• TASK OBJECTIVE
Every line below must be reproduced exactly. Copy them all.

• DATA FOR THE TASK
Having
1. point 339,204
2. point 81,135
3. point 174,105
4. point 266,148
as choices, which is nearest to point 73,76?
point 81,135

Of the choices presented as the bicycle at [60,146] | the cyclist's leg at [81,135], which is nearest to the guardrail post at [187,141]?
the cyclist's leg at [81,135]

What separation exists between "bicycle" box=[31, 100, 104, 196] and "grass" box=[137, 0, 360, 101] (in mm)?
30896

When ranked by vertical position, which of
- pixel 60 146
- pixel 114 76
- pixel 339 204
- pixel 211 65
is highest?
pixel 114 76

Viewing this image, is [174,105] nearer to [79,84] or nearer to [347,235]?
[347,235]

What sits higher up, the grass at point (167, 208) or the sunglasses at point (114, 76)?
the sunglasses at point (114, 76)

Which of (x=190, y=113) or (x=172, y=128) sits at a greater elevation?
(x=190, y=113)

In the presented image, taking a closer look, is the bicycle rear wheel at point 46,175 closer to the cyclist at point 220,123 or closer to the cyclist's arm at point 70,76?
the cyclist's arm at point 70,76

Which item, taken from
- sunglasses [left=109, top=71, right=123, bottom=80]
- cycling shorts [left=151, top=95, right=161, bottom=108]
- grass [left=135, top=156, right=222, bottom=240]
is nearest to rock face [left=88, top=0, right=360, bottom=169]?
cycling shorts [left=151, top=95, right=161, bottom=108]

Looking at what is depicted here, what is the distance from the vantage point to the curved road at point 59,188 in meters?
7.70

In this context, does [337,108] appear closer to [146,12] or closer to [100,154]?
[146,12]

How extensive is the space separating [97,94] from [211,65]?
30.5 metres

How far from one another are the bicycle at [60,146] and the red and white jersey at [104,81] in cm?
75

• EXERCISE RESPONSE
Having
1. point 339,204
2. point 81,135
3. point 174,105
4. point 266,148
as choices, which is nearest to point 73,76?
point 81,135

Of the choices presented as the bicycle at [60,146] | the cyclist's leg at [81,135], which is nearest to the guardrail post at [187,141]?
the cyclist's leg at [81,135]

What separation exists between "bicycle" box=[31, 100, 104, 196] and "grass" box=[137, 0, 360, 101] (in mm)?
30896

When ranked by vertical position, which of
- pixel 60 146
- pixel 114 76
- pixel 339 204
- pixel 211 65
is highest?
pixel 114 76

Viewing this image, is [174,105] nearer to [79,84] or nearer to [347,235]?
[347,235]

What sits higher up, the grass at point (167, 208) or the sunglasses at point (114, 76)?
the sunglasses at point (114, 76)

Which of (x=190, y=113) or (x=172, y=128) sits at a greater elevation?
(x=190, y=113)

In the presented image, taking a closer look, is the bicycle rear wheel at point 46,175 closer to the cyclist at point 220,123 or closer to the cyclist's arm at point 70,76?
the cyclist's arm at point 70,76

Which item, taken from
- sunglasses [left=109, top=71, right=123, bottom=80]
- cycling shorts [left=151, top=95, right=161, bottom=108]
- grass [left=135, top=156, right=222, bottom=240]
is nearest to rock face [left=88, top=0, right=360, bottom=169]?
cycling shorts [left=151, top=95, right=161, bottom=108]

Looking at what is depicted here, what is the distance from the vantage point to the curved road at point 59,188 in meters?
7.70

In this context, does [337,108] appear closer to [146,12] or closer to [100,154]?
[146,12]

How extensive is the space separating [97,94] from [211,65]?
30.5 metres

How far from one another are the bicycle at [60,146] and the red and white jersey at [104,81] in cm?
75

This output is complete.